PAGE TEXT:

Future jobs in innovation require advanced science, technology, engineering and mathematics skills. Seventy-five per cent of the fastest growing occupations require significant STEM skills and knowledge, and STEM based employment is projected to grow at almost twice the pace of other occupations. Unfortunately, the STEM performance in our schools is lacking. It's leaving a brains gap for business and affecting our innovation, and I suggest it would be a better focus for the government than worrying about ideology and culture wars and how one should be reinterpreting history to suit ideology. STEM is the most important area of our future.

We can't ignore, either, the unfortunately vast gender disparity in STEM studies. According to the Chief Scientist, STEM is still 79 per cent male dominated, and we know that gender and cultural diversity and research drives better innovation outcomes and has been linked to organisation performance. It is a win-win when you fix the gender divide. We therefore need a comprehensive plan to address both the achievement gap in STEM and the gender disparity in participation in STEM. All this should be tied together with a comprehensive strategy to coordinate, plan and outline core objectives for national industry innovation in Australia.

GIVEN DATA:
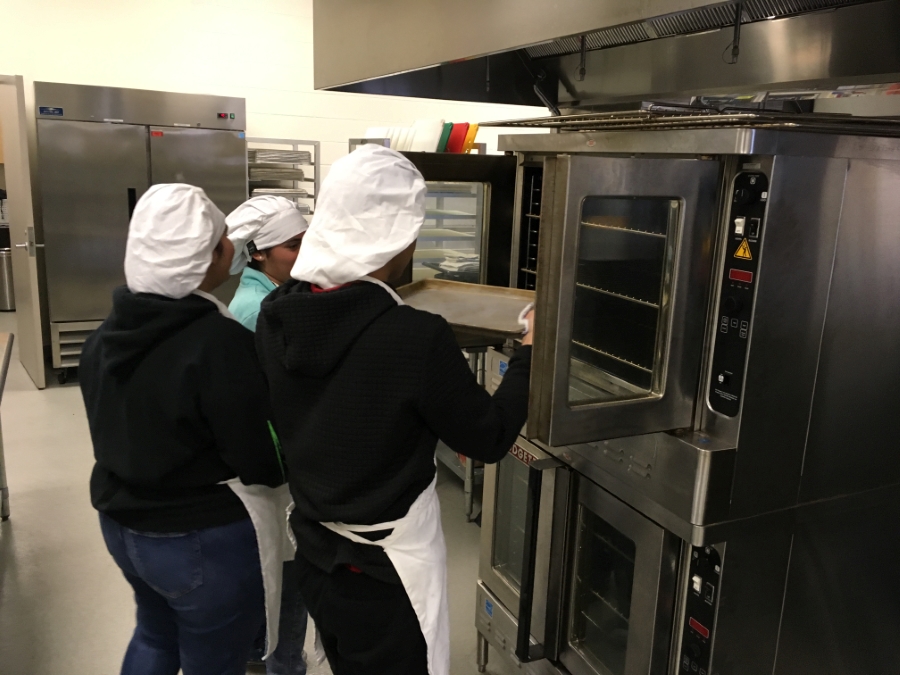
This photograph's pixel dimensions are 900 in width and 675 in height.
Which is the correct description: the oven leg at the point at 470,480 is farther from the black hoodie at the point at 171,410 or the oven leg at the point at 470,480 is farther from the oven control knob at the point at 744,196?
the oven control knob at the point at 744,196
* * *
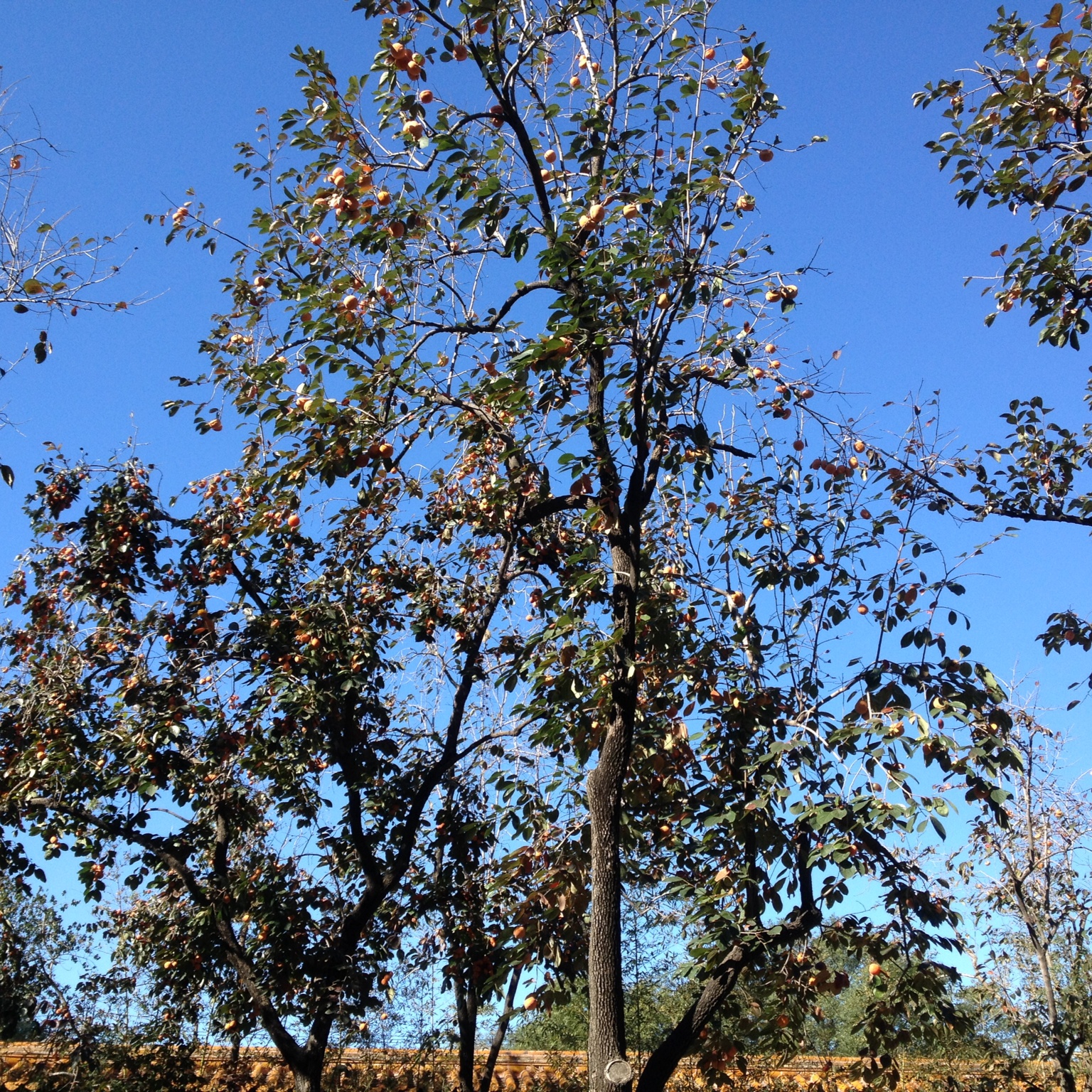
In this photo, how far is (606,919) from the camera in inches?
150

TASKS FOR THIS EXERCISE:
(a) Reproduce the STEM passage word for word, everything from "We can't ignore, either, the" down to "innovation in Australia.".
(b) Carry on the STEM passage after its final sentence.
Nothing in the lines is needed for this work.

OUTPUTS BY TASK:
(a)
We can't ignore, either, the unfortunately vast gender disparity in STEM studies. According to the Chief Scientist, STEM is still 79 per cent male dominated, and we know that gender and cultural diversity and research drives better innovation outcomes and has been linked to organisation performance. It is a win-win when you fix the gender divide. We therefore need a comprehensive plan to address both the achievement gap in STEM and the gender disparity in participation in STEM. All this should be tied together with a comprehensive strategy to coordinate, plan and outline core objectives for national industry innovation in Australia.

(b)
Unfortunately, we can't talk about this bill and this funding for the ARC without discussing the government's poor performance on research grants. Last month, a group of the country's most eminent scientists and researchers spoke out against the minister's decision to block grants for six projects. These projects had been evaluated and elevated for funding by an independent panel. The arms-length process is designed to place funding for the most meritorious projects away from political interference. The announcement of successful grants was also delayed. The researchers should have known in November if they made the cut, and instead they had to wait until Christmas Eve. This is extraordinary. People may not understand why, but it's because delay impacts outcomes. For 30 years, they've been awarded on time, in the fourth quarter. That is what the scientists and people in the sector could rely on. The delayed announcement caused substantial uncertainty for many researchers, who were pinning future research on these grants. So researchers who aimed to collaborate with industry risked losing those very important relationships due to the time delay and through no fault of their own.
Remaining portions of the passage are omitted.